Action item: Every line from the beginning of the records below up to the one holding "genus: Connochaetes" should be quoted exactly; leave out the rest.

[Stored dataset items]
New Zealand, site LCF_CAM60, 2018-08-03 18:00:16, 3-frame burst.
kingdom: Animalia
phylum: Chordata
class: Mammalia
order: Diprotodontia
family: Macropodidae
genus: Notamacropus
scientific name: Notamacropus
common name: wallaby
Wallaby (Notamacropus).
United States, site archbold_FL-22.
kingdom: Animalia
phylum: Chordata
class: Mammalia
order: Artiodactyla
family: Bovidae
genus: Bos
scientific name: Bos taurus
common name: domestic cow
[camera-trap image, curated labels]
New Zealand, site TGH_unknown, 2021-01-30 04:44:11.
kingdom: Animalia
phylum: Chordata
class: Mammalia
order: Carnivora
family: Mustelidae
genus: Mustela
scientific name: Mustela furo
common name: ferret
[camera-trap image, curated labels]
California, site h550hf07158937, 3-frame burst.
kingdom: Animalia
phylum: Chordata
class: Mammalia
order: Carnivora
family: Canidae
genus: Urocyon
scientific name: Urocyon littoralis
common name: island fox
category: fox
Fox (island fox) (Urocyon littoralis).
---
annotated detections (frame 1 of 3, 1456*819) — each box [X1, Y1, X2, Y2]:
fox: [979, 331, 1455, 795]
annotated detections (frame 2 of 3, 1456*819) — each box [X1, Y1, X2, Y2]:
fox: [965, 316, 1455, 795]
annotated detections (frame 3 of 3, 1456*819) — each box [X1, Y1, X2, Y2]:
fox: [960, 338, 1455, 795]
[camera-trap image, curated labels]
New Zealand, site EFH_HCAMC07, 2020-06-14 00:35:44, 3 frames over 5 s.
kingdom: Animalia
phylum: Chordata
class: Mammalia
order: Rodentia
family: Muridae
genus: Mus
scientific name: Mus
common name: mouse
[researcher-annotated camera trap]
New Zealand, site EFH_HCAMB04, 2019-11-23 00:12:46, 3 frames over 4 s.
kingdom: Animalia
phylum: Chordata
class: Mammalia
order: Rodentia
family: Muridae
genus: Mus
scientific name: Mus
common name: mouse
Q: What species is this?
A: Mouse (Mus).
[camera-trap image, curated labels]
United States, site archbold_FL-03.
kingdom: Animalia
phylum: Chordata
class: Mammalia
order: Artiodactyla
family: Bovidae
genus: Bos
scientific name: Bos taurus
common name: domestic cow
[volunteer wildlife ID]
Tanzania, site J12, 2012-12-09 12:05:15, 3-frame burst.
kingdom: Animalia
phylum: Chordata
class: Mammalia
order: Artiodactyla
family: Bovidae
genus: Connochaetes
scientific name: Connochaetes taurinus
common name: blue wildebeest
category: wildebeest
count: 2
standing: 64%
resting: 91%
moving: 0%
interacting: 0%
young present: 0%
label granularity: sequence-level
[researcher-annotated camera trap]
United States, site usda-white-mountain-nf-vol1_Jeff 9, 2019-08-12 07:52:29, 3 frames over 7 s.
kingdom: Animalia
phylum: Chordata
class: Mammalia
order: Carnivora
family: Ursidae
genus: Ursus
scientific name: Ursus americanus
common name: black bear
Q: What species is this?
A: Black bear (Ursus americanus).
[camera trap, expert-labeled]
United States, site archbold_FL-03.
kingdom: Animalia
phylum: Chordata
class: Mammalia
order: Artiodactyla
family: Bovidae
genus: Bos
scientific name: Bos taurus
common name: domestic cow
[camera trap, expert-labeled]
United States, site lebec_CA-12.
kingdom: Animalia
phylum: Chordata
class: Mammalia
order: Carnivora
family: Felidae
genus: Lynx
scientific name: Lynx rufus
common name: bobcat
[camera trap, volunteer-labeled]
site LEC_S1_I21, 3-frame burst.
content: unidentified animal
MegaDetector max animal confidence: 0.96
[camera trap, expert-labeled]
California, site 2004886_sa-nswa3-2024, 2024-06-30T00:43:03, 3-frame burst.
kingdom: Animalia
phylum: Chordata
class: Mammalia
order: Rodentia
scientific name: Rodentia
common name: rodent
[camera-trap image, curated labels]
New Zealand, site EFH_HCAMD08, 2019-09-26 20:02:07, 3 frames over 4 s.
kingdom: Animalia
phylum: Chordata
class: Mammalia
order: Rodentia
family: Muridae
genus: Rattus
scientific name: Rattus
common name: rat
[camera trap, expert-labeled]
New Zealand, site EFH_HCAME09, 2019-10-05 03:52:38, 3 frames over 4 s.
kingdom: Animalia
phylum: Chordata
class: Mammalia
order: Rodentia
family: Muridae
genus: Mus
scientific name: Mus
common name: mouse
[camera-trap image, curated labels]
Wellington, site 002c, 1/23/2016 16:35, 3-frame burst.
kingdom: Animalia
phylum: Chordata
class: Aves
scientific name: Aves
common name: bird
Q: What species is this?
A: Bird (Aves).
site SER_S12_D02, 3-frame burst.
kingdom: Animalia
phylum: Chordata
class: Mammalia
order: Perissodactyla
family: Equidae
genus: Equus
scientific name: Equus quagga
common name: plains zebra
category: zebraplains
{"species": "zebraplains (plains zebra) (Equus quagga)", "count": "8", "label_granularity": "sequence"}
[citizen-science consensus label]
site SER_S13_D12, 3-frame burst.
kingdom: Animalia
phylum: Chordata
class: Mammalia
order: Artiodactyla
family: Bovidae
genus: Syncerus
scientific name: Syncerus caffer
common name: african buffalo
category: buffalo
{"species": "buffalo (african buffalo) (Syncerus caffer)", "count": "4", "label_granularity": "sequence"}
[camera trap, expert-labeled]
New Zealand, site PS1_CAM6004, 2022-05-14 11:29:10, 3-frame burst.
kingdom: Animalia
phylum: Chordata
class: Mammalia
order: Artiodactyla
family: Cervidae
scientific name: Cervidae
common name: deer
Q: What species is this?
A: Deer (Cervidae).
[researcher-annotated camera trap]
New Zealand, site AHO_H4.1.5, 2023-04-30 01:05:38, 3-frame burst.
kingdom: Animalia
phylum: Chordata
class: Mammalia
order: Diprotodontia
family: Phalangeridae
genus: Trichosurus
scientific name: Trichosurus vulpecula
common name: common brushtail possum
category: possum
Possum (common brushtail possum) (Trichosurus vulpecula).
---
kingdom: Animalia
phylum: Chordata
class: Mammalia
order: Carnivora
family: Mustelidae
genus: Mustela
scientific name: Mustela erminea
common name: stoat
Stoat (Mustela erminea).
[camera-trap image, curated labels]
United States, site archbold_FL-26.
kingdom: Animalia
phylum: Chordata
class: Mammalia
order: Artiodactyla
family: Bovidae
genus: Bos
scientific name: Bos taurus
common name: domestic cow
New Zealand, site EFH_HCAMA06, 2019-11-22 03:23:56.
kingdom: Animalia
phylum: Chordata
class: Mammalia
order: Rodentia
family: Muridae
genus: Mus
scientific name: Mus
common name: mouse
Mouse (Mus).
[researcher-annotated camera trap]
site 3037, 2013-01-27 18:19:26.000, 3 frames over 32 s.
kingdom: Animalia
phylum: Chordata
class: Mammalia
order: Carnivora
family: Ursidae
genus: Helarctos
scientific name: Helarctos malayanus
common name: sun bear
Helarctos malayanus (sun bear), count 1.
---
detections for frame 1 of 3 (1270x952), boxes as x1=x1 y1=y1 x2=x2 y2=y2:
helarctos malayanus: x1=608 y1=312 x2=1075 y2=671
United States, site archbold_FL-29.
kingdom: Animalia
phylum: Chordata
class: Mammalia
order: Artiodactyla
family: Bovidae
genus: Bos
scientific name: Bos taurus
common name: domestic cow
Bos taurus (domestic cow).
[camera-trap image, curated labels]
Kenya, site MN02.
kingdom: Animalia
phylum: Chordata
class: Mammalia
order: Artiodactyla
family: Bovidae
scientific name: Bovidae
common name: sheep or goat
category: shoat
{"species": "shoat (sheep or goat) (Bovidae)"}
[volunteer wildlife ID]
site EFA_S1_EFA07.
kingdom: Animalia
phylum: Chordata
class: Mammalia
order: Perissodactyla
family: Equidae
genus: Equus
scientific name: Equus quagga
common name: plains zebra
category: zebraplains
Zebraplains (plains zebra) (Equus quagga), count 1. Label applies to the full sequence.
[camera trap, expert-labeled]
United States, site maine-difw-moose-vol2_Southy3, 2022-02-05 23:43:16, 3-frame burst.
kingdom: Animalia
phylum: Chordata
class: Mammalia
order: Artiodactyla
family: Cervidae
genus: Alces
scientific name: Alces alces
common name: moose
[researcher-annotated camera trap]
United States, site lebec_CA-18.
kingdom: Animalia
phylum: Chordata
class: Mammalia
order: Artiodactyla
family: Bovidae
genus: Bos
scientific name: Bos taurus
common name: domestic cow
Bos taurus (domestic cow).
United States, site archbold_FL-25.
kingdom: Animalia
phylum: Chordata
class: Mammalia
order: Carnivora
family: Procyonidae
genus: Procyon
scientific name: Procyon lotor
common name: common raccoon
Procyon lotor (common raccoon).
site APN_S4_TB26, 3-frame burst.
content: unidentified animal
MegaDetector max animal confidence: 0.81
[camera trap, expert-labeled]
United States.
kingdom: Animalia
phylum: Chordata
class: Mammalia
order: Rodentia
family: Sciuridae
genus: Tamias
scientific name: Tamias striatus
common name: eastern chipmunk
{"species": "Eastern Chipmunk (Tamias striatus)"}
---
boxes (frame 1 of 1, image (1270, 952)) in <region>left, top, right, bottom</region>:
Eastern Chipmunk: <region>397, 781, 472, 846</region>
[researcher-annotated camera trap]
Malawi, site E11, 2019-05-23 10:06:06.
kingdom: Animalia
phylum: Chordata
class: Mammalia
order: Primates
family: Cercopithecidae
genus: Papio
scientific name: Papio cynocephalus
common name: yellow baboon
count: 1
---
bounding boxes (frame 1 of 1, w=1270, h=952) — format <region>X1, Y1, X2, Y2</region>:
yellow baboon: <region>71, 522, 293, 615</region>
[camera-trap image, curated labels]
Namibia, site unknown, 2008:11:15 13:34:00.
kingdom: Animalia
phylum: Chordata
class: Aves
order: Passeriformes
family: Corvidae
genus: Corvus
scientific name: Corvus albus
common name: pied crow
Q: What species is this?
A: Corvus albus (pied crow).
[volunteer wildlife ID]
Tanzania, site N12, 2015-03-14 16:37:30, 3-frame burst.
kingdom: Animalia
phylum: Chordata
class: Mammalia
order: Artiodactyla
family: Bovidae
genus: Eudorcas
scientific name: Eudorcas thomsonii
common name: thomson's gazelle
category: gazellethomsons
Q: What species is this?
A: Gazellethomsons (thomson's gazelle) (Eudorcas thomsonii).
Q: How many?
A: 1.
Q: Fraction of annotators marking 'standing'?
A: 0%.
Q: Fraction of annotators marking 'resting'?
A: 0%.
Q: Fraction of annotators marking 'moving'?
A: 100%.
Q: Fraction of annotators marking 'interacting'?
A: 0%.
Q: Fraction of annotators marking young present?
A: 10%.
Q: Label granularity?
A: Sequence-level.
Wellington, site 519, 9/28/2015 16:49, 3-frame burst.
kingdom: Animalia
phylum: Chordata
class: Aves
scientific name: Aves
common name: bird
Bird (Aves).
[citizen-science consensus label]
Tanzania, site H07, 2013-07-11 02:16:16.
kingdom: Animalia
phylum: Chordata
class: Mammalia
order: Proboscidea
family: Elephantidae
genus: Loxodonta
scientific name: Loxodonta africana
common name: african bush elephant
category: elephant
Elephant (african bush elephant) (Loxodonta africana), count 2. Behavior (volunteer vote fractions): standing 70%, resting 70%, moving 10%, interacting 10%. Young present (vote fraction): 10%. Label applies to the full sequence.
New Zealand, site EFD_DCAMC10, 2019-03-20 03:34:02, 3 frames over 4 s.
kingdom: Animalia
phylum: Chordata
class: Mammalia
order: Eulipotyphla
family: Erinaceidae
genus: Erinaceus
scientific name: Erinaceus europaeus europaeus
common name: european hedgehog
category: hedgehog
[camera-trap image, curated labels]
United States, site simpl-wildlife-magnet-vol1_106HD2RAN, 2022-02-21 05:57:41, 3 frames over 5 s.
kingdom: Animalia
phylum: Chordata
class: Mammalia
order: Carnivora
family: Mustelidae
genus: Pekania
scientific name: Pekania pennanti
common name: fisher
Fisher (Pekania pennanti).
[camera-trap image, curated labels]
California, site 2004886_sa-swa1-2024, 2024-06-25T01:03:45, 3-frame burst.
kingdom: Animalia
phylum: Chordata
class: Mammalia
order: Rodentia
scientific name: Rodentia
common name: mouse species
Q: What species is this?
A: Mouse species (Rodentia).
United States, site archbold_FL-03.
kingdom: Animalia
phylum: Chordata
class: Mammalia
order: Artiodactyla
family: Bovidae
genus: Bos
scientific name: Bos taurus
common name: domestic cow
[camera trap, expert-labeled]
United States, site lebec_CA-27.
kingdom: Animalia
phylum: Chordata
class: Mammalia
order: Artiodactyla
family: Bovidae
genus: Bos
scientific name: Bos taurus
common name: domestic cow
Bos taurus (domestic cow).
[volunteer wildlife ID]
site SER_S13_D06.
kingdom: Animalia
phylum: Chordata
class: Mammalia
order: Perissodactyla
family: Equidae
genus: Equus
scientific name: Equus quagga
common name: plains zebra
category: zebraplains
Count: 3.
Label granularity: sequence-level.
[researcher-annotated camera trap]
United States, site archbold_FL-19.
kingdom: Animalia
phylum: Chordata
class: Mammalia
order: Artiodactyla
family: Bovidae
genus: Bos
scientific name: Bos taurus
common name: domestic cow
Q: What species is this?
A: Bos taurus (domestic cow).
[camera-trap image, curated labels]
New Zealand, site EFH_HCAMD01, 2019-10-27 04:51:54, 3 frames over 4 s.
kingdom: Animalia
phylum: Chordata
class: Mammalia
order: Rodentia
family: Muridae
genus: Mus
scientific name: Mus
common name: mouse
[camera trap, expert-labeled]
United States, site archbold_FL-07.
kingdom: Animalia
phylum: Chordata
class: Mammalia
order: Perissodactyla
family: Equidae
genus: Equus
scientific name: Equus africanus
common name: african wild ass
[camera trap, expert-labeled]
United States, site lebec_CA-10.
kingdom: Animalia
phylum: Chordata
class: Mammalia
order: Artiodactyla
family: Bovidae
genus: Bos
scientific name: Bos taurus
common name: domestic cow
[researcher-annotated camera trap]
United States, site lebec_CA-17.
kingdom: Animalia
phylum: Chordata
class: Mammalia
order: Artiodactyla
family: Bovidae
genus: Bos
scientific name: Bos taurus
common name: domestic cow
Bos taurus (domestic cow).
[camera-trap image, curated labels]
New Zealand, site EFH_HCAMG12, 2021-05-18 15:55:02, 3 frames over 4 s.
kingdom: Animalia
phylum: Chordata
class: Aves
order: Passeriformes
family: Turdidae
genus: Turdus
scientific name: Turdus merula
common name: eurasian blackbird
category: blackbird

Response area:
New Zealand, site LCF_CAM60, 2018-08-03 18:00:16, 3-frame burst.
kingdom: Animalia
phylum: Chordata
class: Mammalia
order: Diprotodontia
family: Macropodidae
genus: Notamacropus
scientific name: Notamacropus
common name: wallaby
Wallaby (Notamacropus).
United States, site archbold_FL-22.
kingdom: Animalia
phylum: Chordata
class: Mammalia
order: Artiodactyla
family: Bovidae
genus: Bos
scientific name: Bos taurus
common name: domestic cow
[camera-trap image, curated labels]
New Zealand, site TGH_unknown, 2021-01-30 04:44:11.
kingdom: Animalia
phylum: Chordata
class: Mammalia
order: Carnivora
family: Mustelidae
genus: Mustela
scientific name: Mustela furo
common name: ferret
[camera-trap image, curated labels]
California, site h550hf07158937, 3-frame burst.
kingdom: Animalia
phylum: Chordata
class: Mammalia
order: Carnivora
family: Canidae
genus: Urocyon
scientific name: Urocyon littoralis
common name: island fox
category: fox
Fox (island fox) (Urocyon littoralis).
---
annotated detections (frame 1 of 3, 1456*819) — each box [X1, Y1, X2, Y2]:
fox: [979, 331, 1455, 795]
annotated detections (frame 2 of 3, 1456*819) — each box [X1, Y1, X2, Y2]:
fox: [965, 316, 1455, 795]
annotated detections (frame 3 of 3, 1456*819) — each box [X1, Y1, X2, Y2]:
fox: [960, 338, 1455, 795]
[camera-trap image, curated labels]
New Zealand, site EFH_HCAMC07, 2020-06-14 00:35:44, 3 frames over 5 s.
kingdom: Animalia
phylum: Chordata
class: Mammalia
order: Rodentia
family: Muridae
genus: Mus
scientific name: Mus
common name: mouse
[researcher-annotated camera trap]
New Zealand, site EFH_HCAMB04, 2019-11-23 00:12:46, 3 frames over 4 s.
kingdom: Animalia
phylum: Chordata
class: Mammalia
order: Rodentia
family: Muridae
genus: Mus
scientific name: Mus
common name: mouse
Q: What species is this?
A: Mouse (Mus).
[camera-trap image, curated labels]
United States, site archbold_FL-03.
kingdom: Animalia
phylum: Chordata
class: Mammalia
order: Artiodactyla
family: Bovidae
genus: Bos
scientific name: Bos taurus
common name: domestic cow
[volunteer wildlife ID]
Tanzania, site J12, 2012-12-09 12:05:15, 3-frame burst.
kingdom: Animalia
phylum: Chordata
class: Mammalia
order: Artiodactyla
family: Bovidae
genus: Connochaetes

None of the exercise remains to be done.